Article written in The Independent of Petrolia and Central Lambton. 

Editorial written by The Independent staff, Sept. 14, 2017

Who speaks for you?

We live in a democracy where we elect people to represent our views. It’s not a difficult concept. Generations of people have known this to be true.

But, we believe the people we elect are allowing that basic democratic principle to be eroded.

St. Clair Mayor Steve Arnold made that point at a recent county council meeting. He questioned a forum being hosted by the Sarnia-Lambton Chamber of Commerce. It’s billed as a State of the County event. The chamber hosts it it every year. Usually, elected representatives are the panelists. This year, the top administrators from a number of municipalities are the guests.
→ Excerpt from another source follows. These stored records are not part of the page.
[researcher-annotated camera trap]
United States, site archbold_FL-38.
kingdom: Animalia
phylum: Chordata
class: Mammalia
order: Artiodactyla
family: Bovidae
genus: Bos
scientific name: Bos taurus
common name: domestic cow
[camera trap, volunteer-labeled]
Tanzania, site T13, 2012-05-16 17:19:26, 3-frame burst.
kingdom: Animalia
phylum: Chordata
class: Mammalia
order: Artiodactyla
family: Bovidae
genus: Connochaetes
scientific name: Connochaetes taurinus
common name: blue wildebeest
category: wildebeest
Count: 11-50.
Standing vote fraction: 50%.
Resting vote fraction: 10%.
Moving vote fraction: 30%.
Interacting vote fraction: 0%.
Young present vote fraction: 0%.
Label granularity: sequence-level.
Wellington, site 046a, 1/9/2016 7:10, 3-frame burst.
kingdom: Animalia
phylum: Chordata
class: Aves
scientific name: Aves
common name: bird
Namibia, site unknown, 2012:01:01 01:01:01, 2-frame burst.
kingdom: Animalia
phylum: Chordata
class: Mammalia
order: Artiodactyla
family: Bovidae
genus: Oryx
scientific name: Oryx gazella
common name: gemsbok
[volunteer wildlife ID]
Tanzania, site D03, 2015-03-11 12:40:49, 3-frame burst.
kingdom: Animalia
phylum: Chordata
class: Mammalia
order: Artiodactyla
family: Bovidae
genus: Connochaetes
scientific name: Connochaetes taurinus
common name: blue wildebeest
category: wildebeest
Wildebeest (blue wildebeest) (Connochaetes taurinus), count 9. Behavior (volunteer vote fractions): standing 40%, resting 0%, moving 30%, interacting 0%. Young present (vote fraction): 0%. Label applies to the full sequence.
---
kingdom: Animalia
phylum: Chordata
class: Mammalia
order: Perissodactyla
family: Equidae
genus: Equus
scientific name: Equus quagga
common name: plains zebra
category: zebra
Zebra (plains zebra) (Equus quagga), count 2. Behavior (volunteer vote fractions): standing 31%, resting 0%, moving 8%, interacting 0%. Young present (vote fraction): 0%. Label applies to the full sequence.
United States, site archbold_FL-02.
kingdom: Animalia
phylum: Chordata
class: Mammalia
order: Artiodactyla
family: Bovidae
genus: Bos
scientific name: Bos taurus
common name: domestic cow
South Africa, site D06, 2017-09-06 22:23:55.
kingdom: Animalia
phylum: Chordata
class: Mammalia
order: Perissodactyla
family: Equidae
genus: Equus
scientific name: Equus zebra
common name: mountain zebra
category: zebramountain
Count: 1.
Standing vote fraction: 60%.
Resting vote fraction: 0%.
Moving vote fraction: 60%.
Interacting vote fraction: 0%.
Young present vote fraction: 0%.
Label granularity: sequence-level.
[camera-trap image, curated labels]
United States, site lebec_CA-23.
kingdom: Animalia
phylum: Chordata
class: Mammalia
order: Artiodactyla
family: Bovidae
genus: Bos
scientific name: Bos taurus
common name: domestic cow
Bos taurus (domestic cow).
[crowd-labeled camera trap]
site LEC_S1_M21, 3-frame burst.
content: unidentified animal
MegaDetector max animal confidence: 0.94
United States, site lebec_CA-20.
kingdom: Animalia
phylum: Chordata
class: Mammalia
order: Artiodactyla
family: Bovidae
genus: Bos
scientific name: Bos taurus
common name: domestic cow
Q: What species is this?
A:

Arnold, while being respectful of the staff at the county, voiced his concern about the concept.

While administrators have intimate knowledge of their community’s affairs, it is the politicians who are supposed to set the course for the municipalities. They should be the people speaking on the State of the County. “My warden speaks for my council in any venue,” he says.

He’s right. But our democratic system is being twisted ever so subtly.

For the past 10 years, consultants – usually former bureaucrats – have been convincing elected politicians that you hire good people and take their advice. That can make the people we elect basically yes men and women.

There are some politicians who buck this sentiment. Around some council tables, administrators’ ideas are regularly turned down as politicians find a different solution.

But many politicians agree. At budget time, some will openly admit they don’t read the information provided to them. The administration, they say, know what they are doing. It seems it is far easier to go along with ideas than to critically examine things.

There is no doubt the administrators are well meaning, love their communities and have good ideas. But they are not elected to make the decisions.

Having competent administrators is good but the will of the people, who are represented by elected officials, is still paramount in this democracy.